Worldwide? It has launched and relaunched careers to its massive fan base and gave true music fans something to look forward to in a mainstream space, because as Maxwell truthfully declared during his appearance, you have to be the REAL DEAL to be featured on that platform. Unlike so many places that have no criteria for true art or skill these days, Tiny Desk don’t put on any ole nonsense.
So when I saw Machel Montano, I swole with pride and tears, a feeling I KNOW was not mine alone.
Montano himself, is an icon of performance, music, skill, evolution and hard work.
However, as large as HE himself is in our hearts and lives, I didn’t see HIM.
I saw SOCA, I saw the culture. The culture of which I am a part of.
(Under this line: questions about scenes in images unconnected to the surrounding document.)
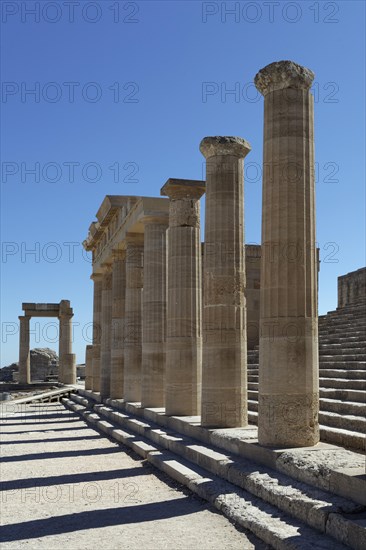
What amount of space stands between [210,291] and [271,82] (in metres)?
5.29

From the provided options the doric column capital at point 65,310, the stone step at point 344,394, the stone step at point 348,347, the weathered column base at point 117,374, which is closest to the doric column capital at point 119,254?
the weathered column base at point 117,374

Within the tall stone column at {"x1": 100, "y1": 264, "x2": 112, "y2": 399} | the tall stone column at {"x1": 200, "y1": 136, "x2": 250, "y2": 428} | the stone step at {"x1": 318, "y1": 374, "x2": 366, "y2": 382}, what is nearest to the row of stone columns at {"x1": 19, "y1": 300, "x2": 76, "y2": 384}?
the tall stone column at {"x1": 100, "y1": 264, "x2": 112, "y2": 399}

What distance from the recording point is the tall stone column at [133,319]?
79.9ft

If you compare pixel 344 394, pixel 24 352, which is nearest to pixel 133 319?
pixel 344 394

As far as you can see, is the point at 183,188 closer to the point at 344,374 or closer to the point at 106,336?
the point at 344,374

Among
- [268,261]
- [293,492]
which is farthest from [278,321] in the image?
[293,492]

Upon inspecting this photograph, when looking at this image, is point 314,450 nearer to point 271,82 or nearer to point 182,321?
point 271,82

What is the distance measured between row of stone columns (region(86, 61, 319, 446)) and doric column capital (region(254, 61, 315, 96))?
0.06 feet

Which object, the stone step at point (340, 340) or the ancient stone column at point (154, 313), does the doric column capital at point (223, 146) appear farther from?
the stone step at point (340, 340)

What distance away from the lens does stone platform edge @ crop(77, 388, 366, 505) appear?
8.09 metres

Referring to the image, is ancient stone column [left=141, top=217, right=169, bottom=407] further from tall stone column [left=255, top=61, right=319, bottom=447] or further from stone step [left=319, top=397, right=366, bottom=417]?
tall stone column [left=255, top=61, right=319, bottom=447]

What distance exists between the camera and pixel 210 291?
596 inches

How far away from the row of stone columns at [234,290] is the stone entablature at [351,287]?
19.7 meters

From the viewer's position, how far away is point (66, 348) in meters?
52.8
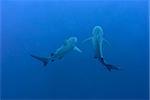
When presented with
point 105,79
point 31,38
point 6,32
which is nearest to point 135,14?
point 105,79

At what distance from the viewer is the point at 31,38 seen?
1824 mm

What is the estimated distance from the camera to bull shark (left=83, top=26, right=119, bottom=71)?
5.91 feet

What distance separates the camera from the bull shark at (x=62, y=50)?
1.81m

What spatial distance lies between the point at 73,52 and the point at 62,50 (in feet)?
0.23

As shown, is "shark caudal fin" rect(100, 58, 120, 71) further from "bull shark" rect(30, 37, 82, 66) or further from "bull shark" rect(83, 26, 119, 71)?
"bull shark" rect(30, 37, 82, 66)

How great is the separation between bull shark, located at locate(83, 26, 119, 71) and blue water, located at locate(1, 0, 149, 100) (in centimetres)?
3

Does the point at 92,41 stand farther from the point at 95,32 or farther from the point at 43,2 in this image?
the point at 43,2

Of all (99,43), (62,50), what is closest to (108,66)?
(99,43)

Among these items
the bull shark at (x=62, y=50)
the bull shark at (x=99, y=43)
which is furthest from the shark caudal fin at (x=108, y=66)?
the bull shark at (x=62, y=50)

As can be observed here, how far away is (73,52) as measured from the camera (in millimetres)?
1815

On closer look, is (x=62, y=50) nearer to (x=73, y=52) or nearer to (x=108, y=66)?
(x=73, y=52)

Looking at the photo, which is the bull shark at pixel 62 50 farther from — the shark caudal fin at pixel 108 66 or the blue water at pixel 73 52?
the shark caudal fin at pixel 108 66

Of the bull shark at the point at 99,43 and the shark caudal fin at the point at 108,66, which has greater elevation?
the bull shark at the point at 99,43

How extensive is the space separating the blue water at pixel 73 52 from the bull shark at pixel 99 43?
1.0 inches
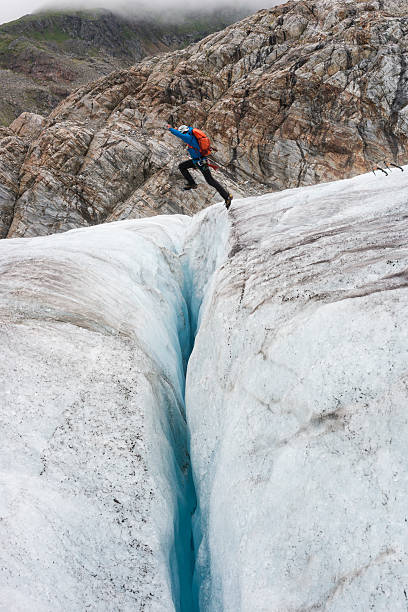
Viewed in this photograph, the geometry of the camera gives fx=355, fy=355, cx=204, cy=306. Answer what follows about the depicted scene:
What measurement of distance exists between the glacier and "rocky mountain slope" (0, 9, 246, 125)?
4394 inches

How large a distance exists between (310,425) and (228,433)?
162cm

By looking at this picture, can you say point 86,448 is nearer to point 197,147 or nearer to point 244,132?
point 197,147

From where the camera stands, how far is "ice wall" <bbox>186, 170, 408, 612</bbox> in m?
3.26

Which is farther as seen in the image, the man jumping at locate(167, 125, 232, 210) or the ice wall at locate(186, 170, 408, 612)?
the man jumping at locate(167, 125, 232, 210)

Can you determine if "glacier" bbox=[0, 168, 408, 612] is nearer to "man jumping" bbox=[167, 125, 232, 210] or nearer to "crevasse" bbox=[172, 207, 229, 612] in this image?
"crevasse" bbox=[172, 207, 229, 612]

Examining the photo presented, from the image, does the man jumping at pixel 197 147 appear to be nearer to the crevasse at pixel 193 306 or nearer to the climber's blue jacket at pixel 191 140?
the climber's blue jacket at pixel 191 140

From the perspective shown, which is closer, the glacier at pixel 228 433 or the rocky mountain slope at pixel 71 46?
the glacier at pixel 228 433

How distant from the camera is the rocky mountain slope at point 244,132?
3928 centimetres

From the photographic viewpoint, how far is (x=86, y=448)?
15.5 ft

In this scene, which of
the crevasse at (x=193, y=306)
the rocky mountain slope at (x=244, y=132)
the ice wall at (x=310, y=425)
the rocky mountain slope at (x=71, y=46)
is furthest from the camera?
the rocky mountain slope at (x=71, y=46)

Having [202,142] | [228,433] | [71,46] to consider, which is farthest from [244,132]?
[71,46]

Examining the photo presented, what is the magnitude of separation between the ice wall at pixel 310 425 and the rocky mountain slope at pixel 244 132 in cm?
3350

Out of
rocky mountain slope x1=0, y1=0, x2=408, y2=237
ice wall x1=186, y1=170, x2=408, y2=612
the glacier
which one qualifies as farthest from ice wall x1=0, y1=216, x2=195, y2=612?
rocky mountain slope x1=0, y1=0, x2=408, y2=237

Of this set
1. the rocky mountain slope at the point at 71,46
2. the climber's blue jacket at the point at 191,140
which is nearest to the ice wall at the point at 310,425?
the climber's blue jacket at the point at 191,140
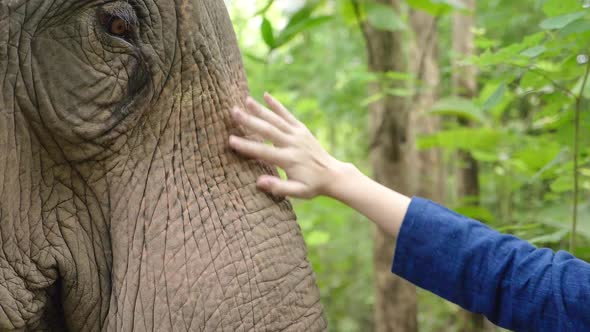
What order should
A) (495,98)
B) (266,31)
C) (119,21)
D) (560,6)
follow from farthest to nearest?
(266,31) → (495,98) → (560,6) → (119,21)

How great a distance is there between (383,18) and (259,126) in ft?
4.57

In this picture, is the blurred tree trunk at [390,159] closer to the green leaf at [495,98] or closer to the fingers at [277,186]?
the green leaf at [495,98]

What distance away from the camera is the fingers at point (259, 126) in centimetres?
152

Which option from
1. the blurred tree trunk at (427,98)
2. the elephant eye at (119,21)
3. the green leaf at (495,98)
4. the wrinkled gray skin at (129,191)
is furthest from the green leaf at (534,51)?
the blurred tree trunk at (427,98)

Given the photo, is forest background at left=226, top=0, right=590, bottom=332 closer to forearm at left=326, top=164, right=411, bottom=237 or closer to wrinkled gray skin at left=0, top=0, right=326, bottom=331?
forearm at left=326, top=164, right=411, bottom=237

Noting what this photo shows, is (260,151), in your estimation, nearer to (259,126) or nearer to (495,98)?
(259,126)

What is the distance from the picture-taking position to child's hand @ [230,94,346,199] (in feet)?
4.96

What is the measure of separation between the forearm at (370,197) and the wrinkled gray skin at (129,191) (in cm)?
16

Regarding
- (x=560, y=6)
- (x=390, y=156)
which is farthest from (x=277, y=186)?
(x=390, y=156)

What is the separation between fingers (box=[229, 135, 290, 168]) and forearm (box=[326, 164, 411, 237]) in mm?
125

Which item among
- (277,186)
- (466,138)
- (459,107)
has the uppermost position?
(277,186)

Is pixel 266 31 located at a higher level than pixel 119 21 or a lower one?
lower

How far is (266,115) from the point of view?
5.11 feet

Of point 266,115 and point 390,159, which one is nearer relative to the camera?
point 266,115
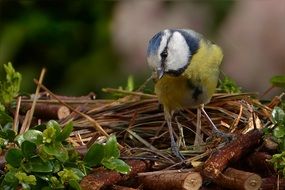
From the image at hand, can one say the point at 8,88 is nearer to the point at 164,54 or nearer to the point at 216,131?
the point at 164,54

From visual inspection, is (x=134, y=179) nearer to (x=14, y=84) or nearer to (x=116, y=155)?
(x=116, y=155)

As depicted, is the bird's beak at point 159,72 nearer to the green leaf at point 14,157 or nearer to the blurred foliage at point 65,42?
the green leaf at point 14,157

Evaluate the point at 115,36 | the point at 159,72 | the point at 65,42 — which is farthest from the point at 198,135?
the point at 65,42

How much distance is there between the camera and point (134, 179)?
262cm

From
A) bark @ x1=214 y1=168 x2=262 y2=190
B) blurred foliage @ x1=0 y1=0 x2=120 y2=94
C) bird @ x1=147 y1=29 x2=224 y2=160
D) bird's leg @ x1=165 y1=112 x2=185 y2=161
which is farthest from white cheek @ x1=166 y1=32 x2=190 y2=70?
blurred foliage @ x1=0 y1=0 x2=120 y2=94

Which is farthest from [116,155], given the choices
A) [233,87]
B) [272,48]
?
[272,48]

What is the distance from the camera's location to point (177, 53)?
2.96 meters

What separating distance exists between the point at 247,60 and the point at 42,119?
1.55m

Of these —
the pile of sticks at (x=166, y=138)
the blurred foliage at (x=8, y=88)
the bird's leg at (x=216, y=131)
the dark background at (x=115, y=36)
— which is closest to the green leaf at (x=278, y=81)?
the pile of sticks at (x=166, y=138)

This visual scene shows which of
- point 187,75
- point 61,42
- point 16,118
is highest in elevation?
point 187,75

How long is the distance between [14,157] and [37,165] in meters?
0.06

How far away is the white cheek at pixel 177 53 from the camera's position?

Mirroring my Beautiful by Nature Turks and Caicos, sometimes feel I have an identity crisis. (That's a whole other blog, but lemme break it down for you)
My father is Vincention (from St. Vincent & The Grenadines), and while my mother was born in the Turks and Caicos Islands, she spent her formative years in the capital of the Caribbean, yes, Jamaica.
Between dialects, music choice, cuisine, friendship groups, customs and values, I basically grew up in CARICOM. I too, like Nadia Batson, am a proper Caribbean girl.
I’ve fallen in love with the stories, sounds, movements, and the men (wink wink) of Trinidad & Tobago, Barbados, Grenada, Montserrat, Haiti, St. Lucia, Guyana, Jamaica, Antigua, Dominica et al.
Sometimes though, through this love, admiration and attachment to so many, I found it to be frustrating to find the strongest thread of where I connected to the tapestry of life.
Today, I was reminded that I’m connected by many things, to THE THING, The Culture.
So you see SOCA? Old, New, Bashment, Bouyon, Sweet, Power, any and all? It is a spirit that inhabits my body through movement, flips my brain off from Matrix mode and conjurs the strength, love, joyfulness and energy of my ancestors. I feel it in every atom of my being. Euphoria. Connection. Blessings.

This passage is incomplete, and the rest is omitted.